From: Matthew Brost <matthew.brost@intel.com>
To: Francois Dugast <francois.dugast@intel.com>
Cc: <intel-xe@lists.freedesktop.org>, <stuart.summers@intel.com>
Subject: Re: [PATCH v3 1/7] drm/xe: Stub out new pagefault layer
Date: Fri, 31 Oct 2025 09:41:07 -0700 [thread overview]
Message-ID: <aQTmo3yHnPEmfxHl@lstrano-desk.jf.intel.com> (raw)
In-Reply-To: <aQS6hgtqWvaIglr_@fdugast-desk>
On Fri, Oct 31, 2025 at 02:33:02PM +0100, Francois Dugast wrote:
> On Mon, Oct 27, 2025 at 08:58:37PM -0700, Matthew Brost wrote:
> > Stub out the new page fault layer and add kernel documentation. This is
> > intended as a replacement for the GT page fault layer, enabling multiple
> > producers to hook into a shared page fault consumer interface.
>
> Nit: this patch and others in the series have been modified since the
> previous version, for future revisions please include a brief changelog
> in the commit message to help review, thanks.
>
Yea, I had change logs but somehow lost them...

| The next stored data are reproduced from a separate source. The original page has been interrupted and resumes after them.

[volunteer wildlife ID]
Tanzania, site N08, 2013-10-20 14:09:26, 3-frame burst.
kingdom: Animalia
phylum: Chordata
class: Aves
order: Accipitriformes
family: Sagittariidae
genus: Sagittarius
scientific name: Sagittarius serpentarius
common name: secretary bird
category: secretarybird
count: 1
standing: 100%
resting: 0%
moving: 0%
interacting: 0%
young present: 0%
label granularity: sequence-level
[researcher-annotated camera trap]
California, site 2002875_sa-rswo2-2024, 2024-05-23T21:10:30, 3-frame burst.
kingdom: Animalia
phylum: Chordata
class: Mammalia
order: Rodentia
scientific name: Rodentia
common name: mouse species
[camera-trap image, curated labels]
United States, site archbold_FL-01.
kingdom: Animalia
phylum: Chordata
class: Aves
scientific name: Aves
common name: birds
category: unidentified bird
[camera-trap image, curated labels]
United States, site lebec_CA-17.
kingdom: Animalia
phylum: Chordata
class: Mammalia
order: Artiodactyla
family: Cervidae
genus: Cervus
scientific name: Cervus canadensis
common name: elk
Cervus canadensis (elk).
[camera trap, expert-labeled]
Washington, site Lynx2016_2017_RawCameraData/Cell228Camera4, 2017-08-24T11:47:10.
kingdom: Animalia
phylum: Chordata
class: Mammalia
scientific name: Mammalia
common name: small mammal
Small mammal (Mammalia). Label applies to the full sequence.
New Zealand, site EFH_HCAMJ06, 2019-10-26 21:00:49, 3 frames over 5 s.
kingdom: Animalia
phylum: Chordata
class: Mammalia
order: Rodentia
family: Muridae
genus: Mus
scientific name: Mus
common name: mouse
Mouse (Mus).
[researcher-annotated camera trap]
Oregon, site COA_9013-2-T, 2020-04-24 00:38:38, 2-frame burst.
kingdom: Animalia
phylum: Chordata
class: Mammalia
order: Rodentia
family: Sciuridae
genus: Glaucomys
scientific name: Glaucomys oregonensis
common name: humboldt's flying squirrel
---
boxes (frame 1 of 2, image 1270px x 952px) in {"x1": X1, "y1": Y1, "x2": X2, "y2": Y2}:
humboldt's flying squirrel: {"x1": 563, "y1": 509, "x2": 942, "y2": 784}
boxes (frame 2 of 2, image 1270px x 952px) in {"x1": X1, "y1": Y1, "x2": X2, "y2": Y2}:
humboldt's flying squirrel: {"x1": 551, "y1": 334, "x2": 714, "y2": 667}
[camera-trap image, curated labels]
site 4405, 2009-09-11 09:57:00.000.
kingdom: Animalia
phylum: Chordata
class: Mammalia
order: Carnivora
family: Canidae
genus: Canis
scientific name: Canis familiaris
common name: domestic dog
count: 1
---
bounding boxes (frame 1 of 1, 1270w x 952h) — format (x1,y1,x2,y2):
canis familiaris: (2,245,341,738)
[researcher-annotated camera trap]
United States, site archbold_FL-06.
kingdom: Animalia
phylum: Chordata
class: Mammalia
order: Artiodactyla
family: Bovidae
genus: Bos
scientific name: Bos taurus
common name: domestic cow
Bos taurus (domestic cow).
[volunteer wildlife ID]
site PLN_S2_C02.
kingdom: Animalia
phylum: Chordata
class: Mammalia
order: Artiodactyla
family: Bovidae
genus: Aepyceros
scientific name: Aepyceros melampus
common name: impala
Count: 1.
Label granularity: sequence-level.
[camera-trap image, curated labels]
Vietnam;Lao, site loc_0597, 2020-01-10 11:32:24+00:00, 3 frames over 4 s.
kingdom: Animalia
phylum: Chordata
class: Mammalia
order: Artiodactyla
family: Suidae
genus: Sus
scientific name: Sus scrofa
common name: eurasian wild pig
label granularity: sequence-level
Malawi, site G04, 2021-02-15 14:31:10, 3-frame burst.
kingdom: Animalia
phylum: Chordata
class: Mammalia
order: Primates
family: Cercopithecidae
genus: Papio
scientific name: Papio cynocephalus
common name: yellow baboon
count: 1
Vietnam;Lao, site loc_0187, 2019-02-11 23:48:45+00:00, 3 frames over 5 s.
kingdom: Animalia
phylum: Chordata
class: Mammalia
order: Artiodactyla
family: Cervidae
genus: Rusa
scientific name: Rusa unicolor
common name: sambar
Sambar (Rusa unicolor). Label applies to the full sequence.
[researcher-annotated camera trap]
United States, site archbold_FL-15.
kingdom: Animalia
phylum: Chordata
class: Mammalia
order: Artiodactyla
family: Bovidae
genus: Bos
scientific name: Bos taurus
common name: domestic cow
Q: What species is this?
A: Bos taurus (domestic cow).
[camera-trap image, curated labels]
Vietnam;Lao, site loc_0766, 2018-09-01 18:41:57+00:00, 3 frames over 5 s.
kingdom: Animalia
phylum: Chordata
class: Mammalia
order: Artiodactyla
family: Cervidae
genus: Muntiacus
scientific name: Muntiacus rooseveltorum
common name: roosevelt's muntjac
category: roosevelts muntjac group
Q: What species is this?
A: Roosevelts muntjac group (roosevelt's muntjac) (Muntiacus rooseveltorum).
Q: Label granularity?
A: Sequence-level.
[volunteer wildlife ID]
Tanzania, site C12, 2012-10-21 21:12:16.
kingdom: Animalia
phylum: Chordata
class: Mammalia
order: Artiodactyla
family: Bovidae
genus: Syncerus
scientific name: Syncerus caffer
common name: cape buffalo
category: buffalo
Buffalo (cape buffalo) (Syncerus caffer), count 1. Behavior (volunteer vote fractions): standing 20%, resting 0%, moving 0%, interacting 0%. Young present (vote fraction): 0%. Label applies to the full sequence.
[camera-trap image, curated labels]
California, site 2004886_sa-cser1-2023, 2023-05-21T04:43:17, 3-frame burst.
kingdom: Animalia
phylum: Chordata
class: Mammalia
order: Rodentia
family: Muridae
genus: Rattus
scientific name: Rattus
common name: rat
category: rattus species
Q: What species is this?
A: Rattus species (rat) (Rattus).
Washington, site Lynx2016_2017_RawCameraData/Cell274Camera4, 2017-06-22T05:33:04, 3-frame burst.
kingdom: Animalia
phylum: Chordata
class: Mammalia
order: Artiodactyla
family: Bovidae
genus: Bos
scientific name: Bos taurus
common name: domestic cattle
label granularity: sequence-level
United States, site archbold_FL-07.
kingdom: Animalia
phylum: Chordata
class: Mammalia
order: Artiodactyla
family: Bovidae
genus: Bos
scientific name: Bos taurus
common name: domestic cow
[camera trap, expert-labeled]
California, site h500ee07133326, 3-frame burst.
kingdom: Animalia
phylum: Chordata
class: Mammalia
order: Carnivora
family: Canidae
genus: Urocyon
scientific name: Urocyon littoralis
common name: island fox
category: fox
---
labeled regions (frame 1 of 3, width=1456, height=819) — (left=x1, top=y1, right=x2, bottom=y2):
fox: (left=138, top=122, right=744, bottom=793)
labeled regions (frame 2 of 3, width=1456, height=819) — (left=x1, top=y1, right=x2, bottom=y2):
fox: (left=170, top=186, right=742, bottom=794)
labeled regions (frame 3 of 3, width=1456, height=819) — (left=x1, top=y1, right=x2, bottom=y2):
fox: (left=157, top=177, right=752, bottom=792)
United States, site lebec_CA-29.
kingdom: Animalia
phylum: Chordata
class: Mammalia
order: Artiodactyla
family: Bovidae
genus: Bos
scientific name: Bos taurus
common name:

Will try to bring them back in v4.
Matt
> Francois
>
> >
> > Signed-off-by: Matthew Brost <matthew.brost@intel.com>
> > ---
> > drivers/gpu/drm/xe/Makefile | 1 +
> > drivers/gpu/drm/xe/xe_pagefault.c | 65 +++++++++++
> > drivers/gpu/drm/xe/xe_pagefault.h | 19 ++++
> > drivers/gpu/drm/xe/xe_pagefault_types.h | 136 ++++++++++++++++++++++++
> > 4 files changed, 221 insertions(+)
> > create mode 100644 drivers/gpu/drm/xe/xe_pagefault.c
> > create mode 100644 drivers/gpu/drm/xe/xe_pagefault.h
> > create mode 100644 drivers/gpu/drm/xe/xe_pagefault_types.h
> >
> > diff --git a/drivers/gpu/drm/xe/Makefile b/drivers/gpu/drm/xe/Makefile
> > index 82c6b3d29676..b35021e5b9eb 100644
> > --- a/drivers/gpu/drm/xe/Makefile
> > +++ b/drivers/gpu/drm/xe/Makefile
> > @@ -94,6 +94,7 @@ xe-y += xe_bb.o \
> > xe_nvm.o \
> > xe_oa.o \
> > xe_observation.o \
> > + xe_pagefault.o \
> > xe_pat.o \
> > xe_pci.o \
> > xe_pcode.o \
> > diff --git a/drivers/gpu/drm/xe/xe_pagefault.c b/drivers/gpu/drm/xe/xe_pagefault.c
> > new file mode 100644
> > index 000000000000..d509a80cb1f3
> > --- /dev/null
> > +++ b/drivers/gpu/drm/xe/xe_pagefault.c
> > @@ -0,0 +1,65 @@
> > +// SPDX-License-Identifier: MIT
> > +/*
> > + * Copyright © 2025 Intel Corporation
> > + */
> > +
> > +#include "xe_pagefault.h"
> > +#include "xe_pagefault_types.h"
> > +
> > +/**
> > + * DOC: Xe page faults
> > + *
> > + * Xe page faults are handled in two layers. The producer layer interacts with
> > + * hardware or firmware to receive and parse faults into struct xe_pagefault,
> > + * then forwards them to the consumer. The consumer layer services the faults
> > + * (e.g., memory migration, page table updates) and acknowledges the result back
> > + * to the producer, which then forwards the results to the hardware or firmware.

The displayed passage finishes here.